■ **TAREFA**:
Transcreva, do texto sobre argumentos lógicos, o trecho que vai de "Quanto mais sólido" até "não tem começo.".

■ **TEXTO FORNECIDO**:
◇ ◇ ◇ ◇ ◇ ◇ ◇

Os argumentos lógicos são gozados. Partem de uma base bem sólida -a premissa inicial, "todos os homens são mortais". A partir desse apoio, dão um salto: "Pedro é homem" e logo "Pedro é mortal".
Quanto mais sólido o ponto de apoio inicial, mais variadas podem ser as conclusões. O pulo pode nos levar a qualquer lugar. Às vezes, ponto de apoio e impulso são tão vigorosos que acabamos voltando ao ponto inicial. Como sei que todos os homens são mortais? Será que o melhor ponto de partida não seria "Pedro é mortal"? O sólido ponto de partida não é o ponto de chegada? Pensar não tem começo.
Se tomarmos todos os cuidados necessários, corremos o risco de não chegar a lugar nenhum: o Pedro é o Pedro e os mortais são mortais.
Segundo a jornalista Eleonora de Lucena, um artigo do Gustavo Franco está apresentando a seguinte argumentação: não existe incompatibilidade entre crescimento, estabilidade e distribuição de renda, como afirmavam o ministro Delfim Netto (primeiro cresce o bolo, depois distribui) e os estruturalistas (a inflação resulta do desenvolvimento). Se crescer a produtividade, os três objetivos podem ser atingidos de uma vez só. A jornalista chamou a proposta de três em um.
É um argumento lógico. Produtividade é produção por unidade de fator. Um pizzaiolo que produza três pizzas por hora tem produtividade três. Outro que produza duas pizzas tem produtividade dois. Para um país, o aumento de produtividade é equivalente a aumento de produto ou renda per capita (como se cada brasileiro fosse um pizzaiolo), ou seja, ao crescimento. Dada a definição, o argumento seria: a solução para o crescimento com estabilidade e melhor distribuição de renda é o crescimento. Ninguém pode discordar. O Pedro é o Pedro.

◇ ◇ ◇ ◇ ◇ ◇ ◇

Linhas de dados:
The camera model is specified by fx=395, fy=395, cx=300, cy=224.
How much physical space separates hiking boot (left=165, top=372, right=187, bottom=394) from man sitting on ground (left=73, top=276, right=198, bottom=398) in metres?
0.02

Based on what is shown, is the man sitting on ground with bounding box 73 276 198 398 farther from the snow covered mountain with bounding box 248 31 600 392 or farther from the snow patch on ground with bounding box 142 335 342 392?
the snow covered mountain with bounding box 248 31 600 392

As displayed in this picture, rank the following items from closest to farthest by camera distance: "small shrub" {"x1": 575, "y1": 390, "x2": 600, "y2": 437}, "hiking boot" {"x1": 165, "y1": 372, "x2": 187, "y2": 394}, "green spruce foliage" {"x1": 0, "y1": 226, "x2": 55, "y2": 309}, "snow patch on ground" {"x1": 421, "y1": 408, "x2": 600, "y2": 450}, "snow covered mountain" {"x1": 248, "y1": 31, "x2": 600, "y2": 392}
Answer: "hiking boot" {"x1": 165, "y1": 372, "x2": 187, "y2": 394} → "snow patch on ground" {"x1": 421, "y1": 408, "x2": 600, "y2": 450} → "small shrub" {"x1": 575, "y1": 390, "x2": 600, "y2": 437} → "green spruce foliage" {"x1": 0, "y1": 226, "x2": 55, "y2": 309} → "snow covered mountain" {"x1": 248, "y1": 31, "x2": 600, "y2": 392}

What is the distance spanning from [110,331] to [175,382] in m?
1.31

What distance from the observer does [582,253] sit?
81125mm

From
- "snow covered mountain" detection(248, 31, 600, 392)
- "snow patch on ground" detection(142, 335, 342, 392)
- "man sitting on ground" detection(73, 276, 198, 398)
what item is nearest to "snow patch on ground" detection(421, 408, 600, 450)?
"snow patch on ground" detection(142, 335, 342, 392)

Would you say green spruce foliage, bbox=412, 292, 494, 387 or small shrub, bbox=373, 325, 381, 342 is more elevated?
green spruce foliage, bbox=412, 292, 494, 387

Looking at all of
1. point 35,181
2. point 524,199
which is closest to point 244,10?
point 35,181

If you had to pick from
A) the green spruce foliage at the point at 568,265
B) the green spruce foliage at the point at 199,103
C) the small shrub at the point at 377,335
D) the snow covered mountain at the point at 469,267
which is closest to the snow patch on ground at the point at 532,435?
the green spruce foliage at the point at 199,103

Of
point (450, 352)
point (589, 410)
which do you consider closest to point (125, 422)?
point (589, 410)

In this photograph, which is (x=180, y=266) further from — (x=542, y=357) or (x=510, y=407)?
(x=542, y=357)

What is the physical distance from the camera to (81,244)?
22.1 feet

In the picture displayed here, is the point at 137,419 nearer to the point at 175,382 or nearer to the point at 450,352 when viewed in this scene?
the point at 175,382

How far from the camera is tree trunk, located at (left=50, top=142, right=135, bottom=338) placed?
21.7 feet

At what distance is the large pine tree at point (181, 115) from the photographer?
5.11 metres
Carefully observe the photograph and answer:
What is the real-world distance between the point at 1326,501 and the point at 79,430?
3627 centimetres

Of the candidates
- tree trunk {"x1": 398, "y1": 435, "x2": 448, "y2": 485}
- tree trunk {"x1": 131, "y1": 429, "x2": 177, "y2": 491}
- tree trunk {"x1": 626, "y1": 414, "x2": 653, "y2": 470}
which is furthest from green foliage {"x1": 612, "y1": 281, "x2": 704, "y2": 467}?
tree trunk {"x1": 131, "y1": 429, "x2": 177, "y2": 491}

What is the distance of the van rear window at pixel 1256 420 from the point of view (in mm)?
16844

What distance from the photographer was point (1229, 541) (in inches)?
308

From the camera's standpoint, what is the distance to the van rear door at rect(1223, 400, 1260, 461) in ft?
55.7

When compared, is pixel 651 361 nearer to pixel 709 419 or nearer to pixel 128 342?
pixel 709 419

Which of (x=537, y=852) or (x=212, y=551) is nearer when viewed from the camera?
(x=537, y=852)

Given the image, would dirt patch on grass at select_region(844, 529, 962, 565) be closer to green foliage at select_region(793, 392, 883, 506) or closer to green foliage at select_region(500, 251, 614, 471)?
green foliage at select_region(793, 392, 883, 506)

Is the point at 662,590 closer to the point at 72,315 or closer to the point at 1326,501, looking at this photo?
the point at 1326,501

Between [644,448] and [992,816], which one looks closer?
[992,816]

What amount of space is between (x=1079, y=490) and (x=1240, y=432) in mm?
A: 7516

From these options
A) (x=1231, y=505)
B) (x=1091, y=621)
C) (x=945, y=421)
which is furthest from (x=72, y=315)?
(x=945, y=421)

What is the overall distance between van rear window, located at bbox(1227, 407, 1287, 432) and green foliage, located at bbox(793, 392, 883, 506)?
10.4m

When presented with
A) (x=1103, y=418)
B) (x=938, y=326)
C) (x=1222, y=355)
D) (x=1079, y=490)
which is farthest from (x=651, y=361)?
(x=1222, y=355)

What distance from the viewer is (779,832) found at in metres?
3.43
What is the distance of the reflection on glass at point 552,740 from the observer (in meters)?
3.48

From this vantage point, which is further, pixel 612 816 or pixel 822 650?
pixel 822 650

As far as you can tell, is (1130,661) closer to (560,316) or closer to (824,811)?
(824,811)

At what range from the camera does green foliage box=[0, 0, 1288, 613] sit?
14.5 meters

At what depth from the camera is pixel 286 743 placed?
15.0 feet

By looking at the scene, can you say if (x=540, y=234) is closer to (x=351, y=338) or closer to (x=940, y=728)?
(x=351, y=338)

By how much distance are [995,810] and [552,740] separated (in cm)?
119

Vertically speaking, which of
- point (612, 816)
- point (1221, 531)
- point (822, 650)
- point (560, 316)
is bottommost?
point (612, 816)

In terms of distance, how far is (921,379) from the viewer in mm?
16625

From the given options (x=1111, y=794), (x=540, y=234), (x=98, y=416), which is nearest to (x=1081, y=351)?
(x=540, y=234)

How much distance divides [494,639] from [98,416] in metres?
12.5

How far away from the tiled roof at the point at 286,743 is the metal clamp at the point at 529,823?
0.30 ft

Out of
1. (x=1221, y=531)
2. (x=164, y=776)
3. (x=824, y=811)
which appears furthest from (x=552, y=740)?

◇ ◇ ◇ ◇ ◇ ◇ ◇

■ **RESPOSTA REDIGIDA**:
Quanto mais sólido o ponto de apoio inicial, mais variadas podem ser as conclusões. O pulo pode nos levar a qualquer lugar. Às vezes, ponto de apoio e impulso são tão vigorosos que acabamos voltando ao ponto inicial. Como sei que todos os homens são mortais? Será que o melhor ponto de partida não seria "Pedro é mortal"? O sólido ponto de partida não é o ponto de chegada? Pensar não tem começo.